Depuis l’apparition du premier cas, Heather Morrison, la médecin-hygiéniste en chef de la province, a annoncé des mesures toujours plus draconiennes, pour limiter les interactions sociales et endiguer l’épidémie. L’éloignement social est devenu une nouvelle norme à l’Île. Celles et ceux qui reviennent de l’étranger ou d’autres provinces doivent aussi s’auto-isoler pendant 14 jours.

 

Le graphique suivant montre le nombre de nouveaux cas détectés chaque jour à l’Î.-P.-É. Les prochaines semaines montreront si les mesures prises au tout début de la pandémie ont été efficaces pour limiter la propagation communautaire.

 

 

 

S’il n’y a pas encore de transmission communautaire à l’Î.-P.-É., cela ne signifie pas que la pandémie n’est pas enclenchée. Elle suit la même progression que celle de l’Ontario, avec quelques jours de décalage.

 

 

 

Le point sur la maladie au Canada

 

La COVID-19 a atteint le Canada le 31 janvier avec les premiers cas confirmés en Ontario et en Colombie-Britannique. Le Québec, l’Alberta, le Manitoba et la Saskatchwan ont suivi rapidement. Le Nouveau-Brunswick, lui, est touché officiellement deux semaines plus tard, le 13 mars, en même temps que le Manitoba.
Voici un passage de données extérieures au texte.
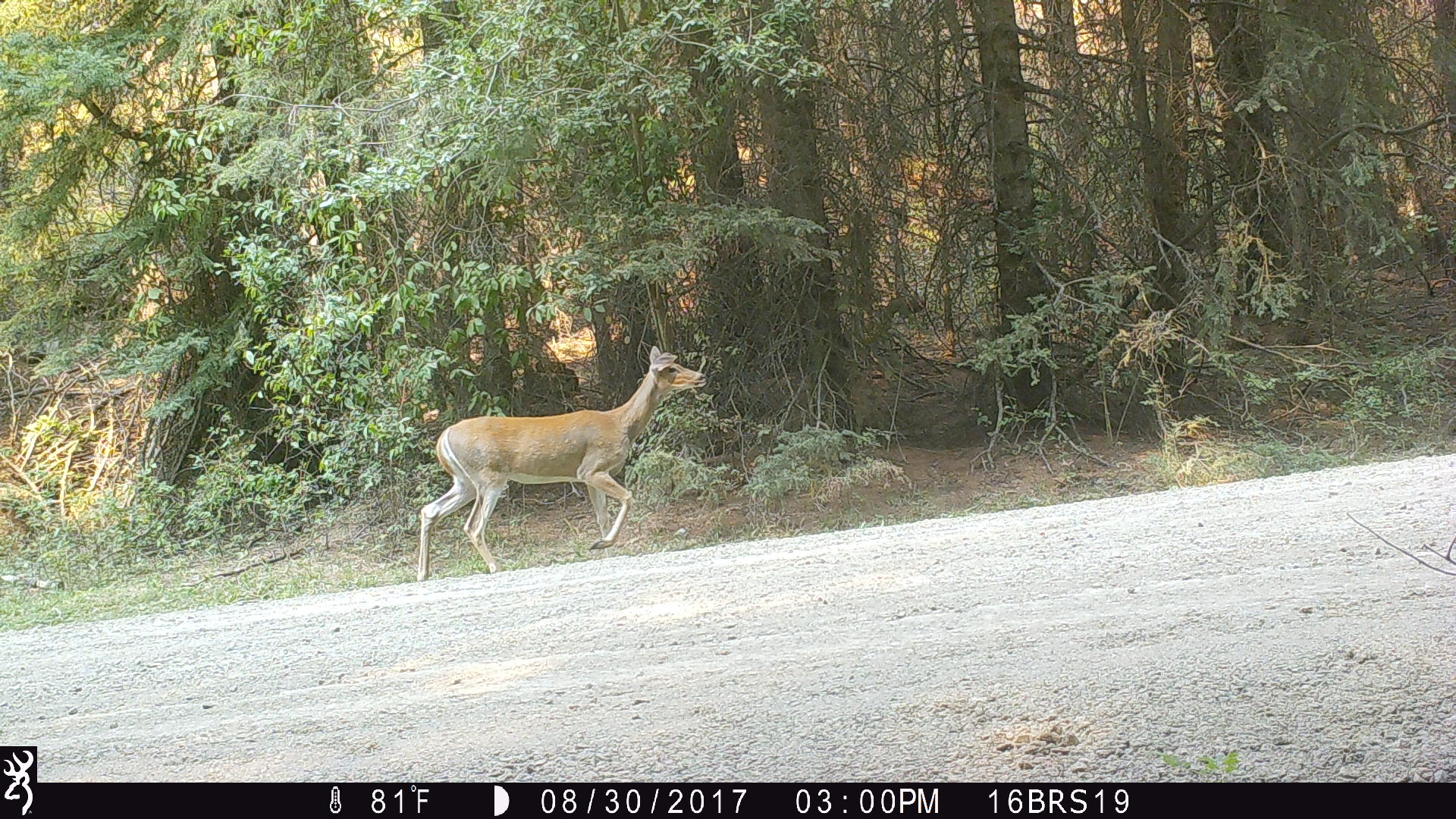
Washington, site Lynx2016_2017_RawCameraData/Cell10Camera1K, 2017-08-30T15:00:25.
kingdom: Animalia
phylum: Chordata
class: Mammalia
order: Artiodactyla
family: Cervidae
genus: Odocoileus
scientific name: Odocoileus virginianus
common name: white-tailed deer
Odocoileus virginianus (white-tailed deer). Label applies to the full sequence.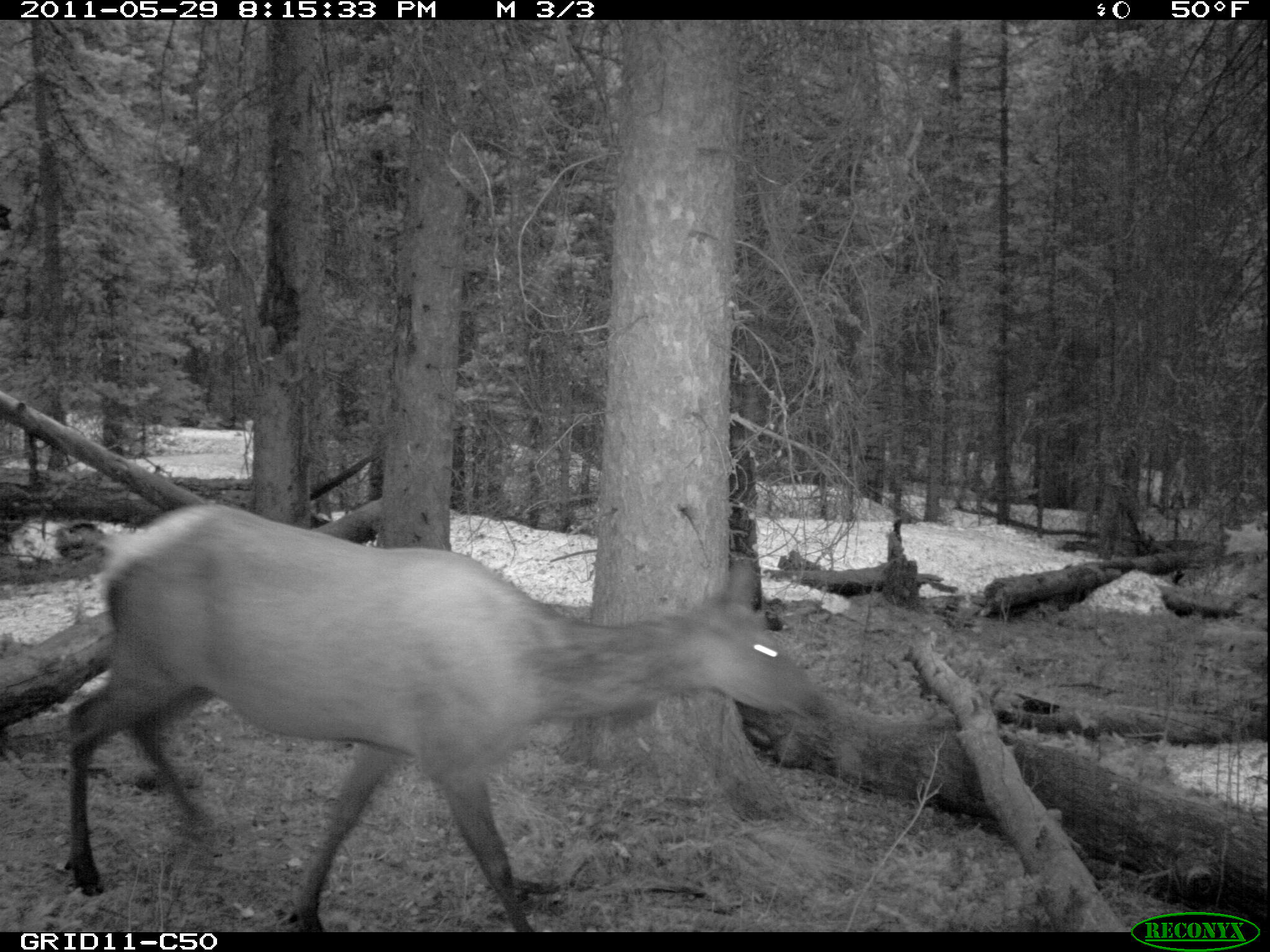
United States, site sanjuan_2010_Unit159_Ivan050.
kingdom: Animalia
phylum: Chordata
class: Mammalia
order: Artiodactyla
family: Cervidae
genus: Cervus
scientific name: Cervus elaphus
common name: red deer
Cervus elaphus (red deer).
L’Î.-P.-É. vient ensuite, avec le premier cas confirmé le 15. Suivent la Saskatchewan, la Nouvelle-Écosse, puis Terre-Neuve-et-Labrador, les Territoires-du-Nord-Ouest et le Yukon. Seul le Nunavut est aujourd’hui épargné par la maladie.

 

 

 

 

 

Bien que les cas et les décès soient encore faibles, comparativement à la population, ce qui se passe ailleurs dans le monde doit inciter à la prudence. Depuis fin février, les nouveaux cas détectés dans le monde sont, chaque jour, plus nombreux à ceux enregistrés en Chine, signe que la pandémie est mondiale. Plus de 170 pays sont touchés.